Published by Guild of Master Craftsman Publications Ltd, East Sussex UK
As reviewed in The Australian Woodworker Issue 96
The more we encounter successfully resolved designs in woodturning, the more we realise just how much there is to learn. Turning a nice bowl involves so much more than just mounting a blank on the lathe and cutting away some waste. It helps to know why we are turning that particular piece of wood in that fashion, what shape we are trying to achieve, and what course of action we will take to get there.
Turning Green Wood, a book by Scottish woodturner Michael O'Donnell, is certainly one of the best sources of information regarding the various qualities of timber, and how they impact on the designs we want to execute.
The book begins by looking at the structure of a tree, and the qualities present in specific areas (such as the crotch between two limbs). The more we understand the relationship between the tensions created during growth, and how this is reflected in the varying grain patterns, the more effectively we can use the raw material. Unique types of grain, such as crotch wood, ripple, burrs, burls and spalting are explained, showing how these phenomenon are produced and how best to harvest and use them in a turning.
Detailed information is provided on drying timber, including systems for measuring moisture content, air and microwave drying, the effects of shrinkage and moisture loss on the workpiece relative to the grain orientation, and similar factors. This allows the turner to accurately estimate what the blank or bowl will look like after drying.
By far the most intriguing illustrations are those that show what kind of bowl can be taken from which point in the tree. They demonstrate how - with care and planning - you can determine exactly the type of grain pattern you will obtain in the finished product. One illustration in particular shows how a log of irregular cross-section can offer a huge variety of natural edge cross-grain bowls. It shows in a simple way how the physical limitations of the raw material affect the type of bowl turned.
Design issues are further refined, providing insight into how the shape, size and angle of a rim will affect the overall rise and fall of the sides of a bowl. The design process involves a lot of planning, and a substantial portion of the book is devoted to this stage of work, which occurs before the tool even touches timber.
Technical issues regarding equipment are covered as well. O'Donnell doesn’t neglect the importance of basic tool knowledge, how he shapes his bevels (every author has to put in his two cents worth here it seems), and what chucks are used in which manner for turning bowls.

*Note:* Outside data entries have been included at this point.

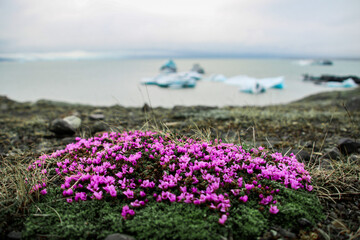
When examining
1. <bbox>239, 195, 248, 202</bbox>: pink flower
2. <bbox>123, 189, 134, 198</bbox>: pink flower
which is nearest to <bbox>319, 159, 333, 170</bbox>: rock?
<bbox>239, 195, 248, 202</bbox>: pink flower

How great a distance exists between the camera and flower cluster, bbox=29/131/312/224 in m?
2.99

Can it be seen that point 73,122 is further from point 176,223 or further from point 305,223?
point 305,223

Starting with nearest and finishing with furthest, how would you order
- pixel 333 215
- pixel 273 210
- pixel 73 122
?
1. pixel 273 210
2. pixel 333 215
3. pixel 73 122

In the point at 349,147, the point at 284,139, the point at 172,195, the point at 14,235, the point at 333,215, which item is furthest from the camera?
the point at 284,139

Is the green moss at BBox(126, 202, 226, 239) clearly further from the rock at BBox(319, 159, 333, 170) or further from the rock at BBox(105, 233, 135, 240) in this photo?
the rock at BBox(319, 159, 333, 170)

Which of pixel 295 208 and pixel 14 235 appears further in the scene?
pixel 295 208

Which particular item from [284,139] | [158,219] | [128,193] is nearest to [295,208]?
[158,219]

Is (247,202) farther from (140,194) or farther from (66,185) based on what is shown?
(66,185)

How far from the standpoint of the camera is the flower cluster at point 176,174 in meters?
2.99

There are six projects in all, but the breadth and scope of the instruction provided makes them more like archetypes for a wide range of work. They include a translucent cross-grain bowl, natural edge cross-grain bowl, a translucent end-grain bowl, natural edge end grain bowl, a natural edge end grain goblet and a functional bowl.
All of the projects include plans of the bowl with dimensions, illustrations showing the section of the log from which the turning blank was cut, as well as how to mark out the blank. Chucking and cutting sequences are provided, with numbered illustrations and colour photographs.
Turning Green Wood is a ground breaking book for anyone interested in exploring techniques associated with bowl turning. Its greatest achievement is the clear guidelines provided for designing bowls, and choosing timber that has the best physical qualities to achieve the desired result.